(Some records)
— begin —
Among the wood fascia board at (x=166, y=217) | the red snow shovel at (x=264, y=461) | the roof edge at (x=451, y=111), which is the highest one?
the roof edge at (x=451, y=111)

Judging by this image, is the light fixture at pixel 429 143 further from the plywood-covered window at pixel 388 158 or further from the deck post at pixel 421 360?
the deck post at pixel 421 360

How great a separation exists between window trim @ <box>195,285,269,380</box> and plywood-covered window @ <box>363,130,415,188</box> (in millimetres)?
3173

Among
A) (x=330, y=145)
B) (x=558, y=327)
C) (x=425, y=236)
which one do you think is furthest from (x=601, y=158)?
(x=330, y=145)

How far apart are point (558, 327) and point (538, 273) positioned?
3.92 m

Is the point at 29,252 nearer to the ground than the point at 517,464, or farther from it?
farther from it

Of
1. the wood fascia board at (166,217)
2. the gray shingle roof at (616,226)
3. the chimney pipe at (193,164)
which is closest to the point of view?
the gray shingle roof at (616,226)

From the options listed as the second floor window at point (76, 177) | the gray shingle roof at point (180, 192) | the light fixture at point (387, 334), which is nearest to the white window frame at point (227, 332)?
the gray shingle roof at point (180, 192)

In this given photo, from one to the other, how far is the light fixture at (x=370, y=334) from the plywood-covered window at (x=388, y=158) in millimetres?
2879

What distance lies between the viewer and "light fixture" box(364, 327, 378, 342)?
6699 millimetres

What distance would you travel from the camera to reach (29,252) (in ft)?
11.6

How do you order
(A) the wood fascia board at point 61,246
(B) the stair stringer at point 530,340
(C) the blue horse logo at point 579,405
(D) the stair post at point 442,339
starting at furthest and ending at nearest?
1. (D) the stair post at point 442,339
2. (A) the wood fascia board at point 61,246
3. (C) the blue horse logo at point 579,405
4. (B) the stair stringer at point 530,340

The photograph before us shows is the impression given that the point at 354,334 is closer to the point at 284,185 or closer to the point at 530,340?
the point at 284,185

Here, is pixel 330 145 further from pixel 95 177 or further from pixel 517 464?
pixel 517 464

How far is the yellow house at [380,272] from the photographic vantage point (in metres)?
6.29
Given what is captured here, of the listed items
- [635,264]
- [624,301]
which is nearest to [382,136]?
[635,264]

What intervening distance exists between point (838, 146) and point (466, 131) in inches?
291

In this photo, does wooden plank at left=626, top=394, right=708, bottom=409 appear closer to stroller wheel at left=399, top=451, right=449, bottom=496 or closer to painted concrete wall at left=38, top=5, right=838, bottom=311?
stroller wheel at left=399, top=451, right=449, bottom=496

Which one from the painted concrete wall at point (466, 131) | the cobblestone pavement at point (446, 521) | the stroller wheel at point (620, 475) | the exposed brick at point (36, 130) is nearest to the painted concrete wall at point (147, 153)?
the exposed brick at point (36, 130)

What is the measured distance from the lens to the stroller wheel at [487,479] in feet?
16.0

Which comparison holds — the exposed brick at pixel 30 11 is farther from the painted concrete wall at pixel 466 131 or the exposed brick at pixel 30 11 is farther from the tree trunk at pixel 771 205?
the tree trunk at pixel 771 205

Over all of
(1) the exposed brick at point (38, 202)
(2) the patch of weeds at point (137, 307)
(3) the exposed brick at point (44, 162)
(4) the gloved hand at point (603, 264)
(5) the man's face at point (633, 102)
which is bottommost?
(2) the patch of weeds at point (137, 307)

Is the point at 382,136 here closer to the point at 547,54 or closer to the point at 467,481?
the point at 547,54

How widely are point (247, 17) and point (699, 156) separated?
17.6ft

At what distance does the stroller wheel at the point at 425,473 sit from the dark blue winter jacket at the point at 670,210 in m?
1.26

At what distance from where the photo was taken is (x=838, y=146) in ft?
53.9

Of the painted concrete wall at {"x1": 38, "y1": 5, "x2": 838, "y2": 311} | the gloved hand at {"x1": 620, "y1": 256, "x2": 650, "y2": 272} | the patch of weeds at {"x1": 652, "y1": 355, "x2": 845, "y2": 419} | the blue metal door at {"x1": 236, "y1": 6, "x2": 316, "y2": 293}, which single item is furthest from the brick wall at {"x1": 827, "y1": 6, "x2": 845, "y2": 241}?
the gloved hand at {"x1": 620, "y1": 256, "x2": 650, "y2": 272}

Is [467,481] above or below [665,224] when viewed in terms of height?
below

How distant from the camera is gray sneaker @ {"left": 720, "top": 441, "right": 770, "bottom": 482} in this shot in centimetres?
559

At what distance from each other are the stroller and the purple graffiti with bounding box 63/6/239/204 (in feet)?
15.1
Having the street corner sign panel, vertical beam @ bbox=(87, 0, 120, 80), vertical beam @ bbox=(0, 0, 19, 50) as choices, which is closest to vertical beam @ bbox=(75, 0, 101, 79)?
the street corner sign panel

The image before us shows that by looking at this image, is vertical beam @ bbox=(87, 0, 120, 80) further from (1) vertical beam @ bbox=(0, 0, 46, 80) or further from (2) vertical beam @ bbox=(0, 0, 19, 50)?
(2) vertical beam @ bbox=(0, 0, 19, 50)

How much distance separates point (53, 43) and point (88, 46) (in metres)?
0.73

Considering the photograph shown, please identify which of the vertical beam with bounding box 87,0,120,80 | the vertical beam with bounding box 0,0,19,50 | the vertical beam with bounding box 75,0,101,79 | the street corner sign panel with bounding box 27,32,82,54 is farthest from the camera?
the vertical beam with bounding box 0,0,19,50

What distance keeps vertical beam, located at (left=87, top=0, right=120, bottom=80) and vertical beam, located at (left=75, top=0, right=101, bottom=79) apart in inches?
— end —
Problem description:
In the listing above, find the line containing "At what distance does" and please quote exactly that line through the last one, and no other lines.

Finished task:
At what distance does the stroller wheel at the point at 425,473 sit from the dark blue winter jacket at the point at 670,210 in m?
1.26

At what distance from where the photo was taken is (x=838, y=146) in ft?
53.9

Of the painted concrete wall at {"x1": 38, "y1": 5, "x2": 838, "y2": 311} | the gloved hand at {"x1": 620, "y1": 256, "x2": 650, "y2": 272} | the patch of weeds at {"x1": 652, "y1": 355, "x2": 845, "y2": 419} | the blue metal door at {"x1": 236, "y1": 6, "x2": 316, "y2": 293}, which single item is furthest from the brick wall at {"x1": 827, "y1": 6, "x2": 845, "y2": 241}?
the gloved hand at {"x1": 620, "y1": 256, "x2": 650, "y2": 272}

Is [467,481] above or below [665,224] when viewed in terms of height?
below

How distant from the camera is gray sneaker @ {"left": 720, "top": 441, "right": 770, "bottom": 482} in this shot in centimetres?
559

At what distance from each other are the stroller and the purple graffiti with bounding box 63/6/239/204 (in feet)?
15.1
Having the street corner sign panel, vertical beam @ bbox=(87, 0, 120, 80), vertical beam @ bbox=(0, 0, 19, 50) as choices, which is closest to vertical beam @ bbox=(75, 0, 101, 79)?
the street corner sign panel

The image before us shows that by looking at this image, is vertical beam @ bbox=(87, 0, 120, 80) further from (1) vertical beam @ bbox=(0, 0, 46, 80) or further from (2) vertical beam @ bbox=(0, 0, 19, 50)?
(2) vertical beam @ bbox=(0, 0, 19, 50)

How much distance separates point (53, 43) and point (88, 46) (in metres)?
0.73

Considering the photograph shown, please identify which of the vertical beam with bounding box 87,0,120,80 | the vertical beam with bounding box 0,0,19,50 | the vertical beam with bounding box 75,0,101,79 | the street corner sign panel with bounding box 27,32,82,54 is farthest from the camera?
the vertical beam with bounding box 0,0,19,50

What distance keeps vertical beam, located at (left=87, top=0, right=120, bottom=80) and vertical beam, located at (left=75, top=0, right=101, bottom=79) apart in inches?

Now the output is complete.